▶ Work request: Read the short piece about happiness below and write what comes next, starting after its last sentence.

▶ Passage for review:
+ + + + + + +
The victim being us.

You’re not happy? The horror! There must be something wrong with you. Blame yourself! Blame feminism! Blame your choices! Whatever you do, don’t assume it’s the rational response to life itself.

It’s all enough to make you, well, you know…

So let’s just admit once and for all, shall we, that this emperor has forgotten his pants. It’s nonsense. Every bit of it. And much of the silliness derives from the way happiness has come to be defined in all the media blowback. It’s either perfection, as in the universe is all in its place, which is somewhat akin to what one of our sources dubs “Pottery Barn Psychosis”.

Or alternately, happiness equals braindead. As in when life happens, you deal with it by slapping a smile on your face (Or an apron around your waist. Be patient — I’ll get there later) and telling yourself that everything is just peachy.

Ugh and then again, ugh.

In either case, you’re most likely miserable. So are we all. Because either kind of happiness is one impossible measure. Yet, measure up (or buck up) is what we are told to do. Which means that not only are we not, um, happy, but we don’t get cracking on fixing the stuff that might need fixing.
+ + + + + + +
▶ Supplied material:
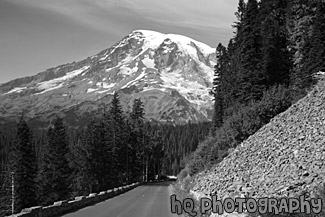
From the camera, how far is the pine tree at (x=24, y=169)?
52.8 meters

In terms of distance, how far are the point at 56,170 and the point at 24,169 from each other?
4691 millimetres

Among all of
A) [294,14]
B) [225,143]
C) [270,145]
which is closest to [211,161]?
[225,143]

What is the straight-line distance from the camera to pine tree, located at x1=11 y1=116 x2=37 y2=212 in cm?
5284

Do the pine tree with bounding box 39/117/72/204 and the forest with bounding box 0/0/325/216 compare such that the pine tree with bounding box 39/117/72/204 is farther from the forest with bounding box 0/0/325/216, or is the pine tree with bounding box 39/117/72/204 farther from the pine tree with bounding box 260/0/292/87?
the pine tree with bounding box 260/0/292/87

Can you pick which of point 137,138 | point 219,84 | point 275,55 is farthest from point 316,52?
point 137,138

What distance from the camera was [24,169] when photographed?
2138 inches

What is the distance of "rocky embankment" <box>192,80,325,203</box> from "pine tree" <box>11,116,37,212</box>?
112ft

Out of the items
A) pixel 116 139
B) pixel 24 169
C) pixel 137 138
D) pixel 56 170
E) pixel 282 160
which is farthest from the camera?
pixel 137 138

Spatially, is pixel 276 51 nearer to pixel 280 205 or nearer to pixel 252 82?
pixel 252 82

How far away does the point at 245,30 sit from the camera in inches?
1823

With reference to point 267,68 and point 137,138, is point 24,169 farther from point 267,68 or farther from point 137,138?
point 267,68

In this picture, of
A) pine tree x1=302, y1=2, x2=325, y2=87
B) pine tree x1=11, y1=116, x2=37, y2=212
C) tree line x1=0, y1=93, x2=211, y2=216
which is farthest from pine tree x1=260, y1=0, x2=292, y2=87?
pine tree x1=11, y1=116, x2=37, y2=212

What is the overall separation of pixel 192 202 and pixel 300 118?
729 cm

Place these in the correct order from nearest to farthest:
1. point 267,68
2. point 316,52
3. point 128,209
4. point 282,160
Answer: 1. point 282,160
2. point 128,209
3. point 316,52
4. point 267,68
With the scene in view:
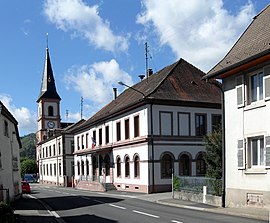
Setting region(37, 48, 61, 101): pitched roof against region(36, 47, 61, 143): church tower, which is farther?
region(37, 48, 61, 101): pitched roof

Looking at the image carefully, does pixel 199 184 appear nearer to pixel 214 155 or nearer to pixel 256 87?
pixel 214 155

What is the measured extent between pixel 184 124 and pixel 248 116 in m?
17.0

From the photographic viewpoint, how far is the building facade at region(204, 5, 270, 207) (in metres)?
17.5

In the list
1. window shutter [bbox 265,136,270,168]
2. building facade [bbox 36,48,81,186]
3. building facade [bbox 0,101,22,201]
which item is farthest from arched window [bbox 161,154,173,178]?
building facade [bbox 36,48,81,186]

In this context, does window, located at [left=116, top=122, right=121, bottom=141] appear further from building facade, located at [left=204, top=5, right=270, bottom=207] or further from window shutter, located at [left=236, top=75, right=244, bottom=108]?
window shutter, located at [left=236, top=75, right=244, bottom=108]

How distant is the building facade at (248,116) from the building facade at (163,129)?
1114 cm

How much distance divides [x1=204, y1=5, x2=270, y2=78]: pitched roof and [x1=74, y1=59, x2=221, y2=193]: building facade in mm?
10782

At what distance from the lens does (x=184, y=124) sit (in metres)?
35.8

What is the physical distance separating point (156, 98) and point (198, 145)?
5786 mm

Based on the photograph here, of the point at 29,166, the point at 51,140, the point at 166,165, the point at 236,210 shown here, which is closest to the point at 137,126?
the point at 166,165

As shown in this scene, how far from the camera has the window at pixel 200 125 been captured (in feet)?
120

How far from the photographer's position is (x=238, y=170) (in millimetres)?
19281

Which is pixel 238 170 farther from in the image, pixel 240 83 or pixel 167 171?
pixel 167 171

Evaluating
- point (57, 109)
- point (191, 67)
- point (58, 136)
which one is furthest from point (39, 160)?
point (191, 67)
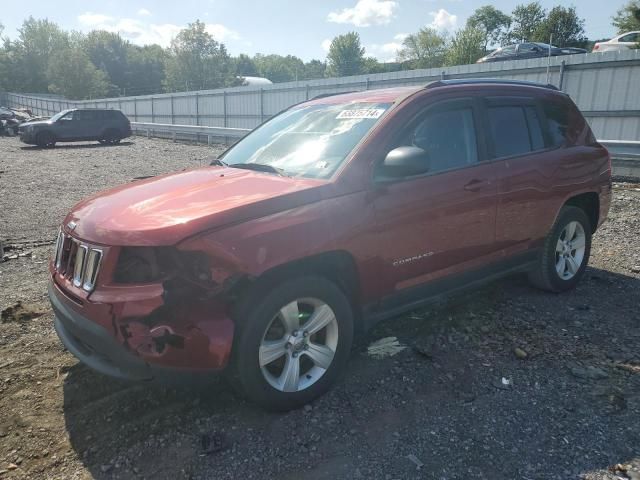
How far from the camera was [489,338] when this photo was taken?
387 centimetres

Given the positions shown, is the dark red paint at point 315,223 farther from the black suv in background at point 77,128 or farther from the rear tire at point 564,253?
the black suv in background at point 77,128

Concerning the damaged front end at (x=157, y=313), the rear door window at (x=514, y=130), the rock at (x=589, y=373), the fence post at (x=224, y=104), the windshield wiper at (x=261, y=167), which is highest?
the fence post at (x=224, y=104)

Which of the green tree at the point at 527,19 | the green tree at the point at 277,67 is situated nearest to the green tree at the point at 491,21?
the green tree at the point at 527,19

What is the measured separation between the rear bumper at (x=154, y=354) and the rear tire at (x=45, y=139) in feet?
71.3

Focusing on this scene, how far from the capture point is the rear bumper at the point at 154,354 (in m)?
2.47

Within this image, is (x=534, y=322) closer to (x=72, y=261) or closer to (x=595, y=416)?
(x=595, y=416)

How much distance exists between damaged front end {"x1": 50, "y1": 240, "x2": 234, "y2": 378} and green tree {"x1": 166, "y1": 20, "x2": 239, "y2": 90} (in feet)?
+ + + + + + +
▶ Answer to the exercise:
Which was why Rebecca Traster’s piece in Salon aptly entitled “Screw Happiness” made me, you guessed it, happy. She not only makes the point that so-called happiness is not the human condition, but more importantly: embracing the unhappiness that is often part of daily life is what propels us forward. Done.

She starts off the essay by wondering why the waiter at a New Orleans restaurant asked her and her fiance if everything was perfect — and wonders about the expectation that it should be. She goes on to note that women especially bear the brunt of the smiley face — America’s obsession with perfection and happiness:

When it comes to social science and economics, women lately seem especially prone to having the contentment thermometer thrust at them, and their temperature always seems to register at dissatisfied.” A study by University of Pennsylvania economists Betsey Stevenson and Justin Wolfers, as well as one by Princeton economist Alan Krueger, have shown a decline in female happiness in the years since the second wave, a trend that has been cheerily used as proof of exactly how unhappy increased social, sexual, professional and economic liberation has made American women. Even those who dare make claim to general life satisfaction are told not to get too comfortable; as Marcus Buckingham, the author of “Find Your Strongest Life: What the Happiest and Most Successful Women Do Differently” gloomily warned any aberrantly chipper chicks in a piece last year, “as women get older they get sadder.”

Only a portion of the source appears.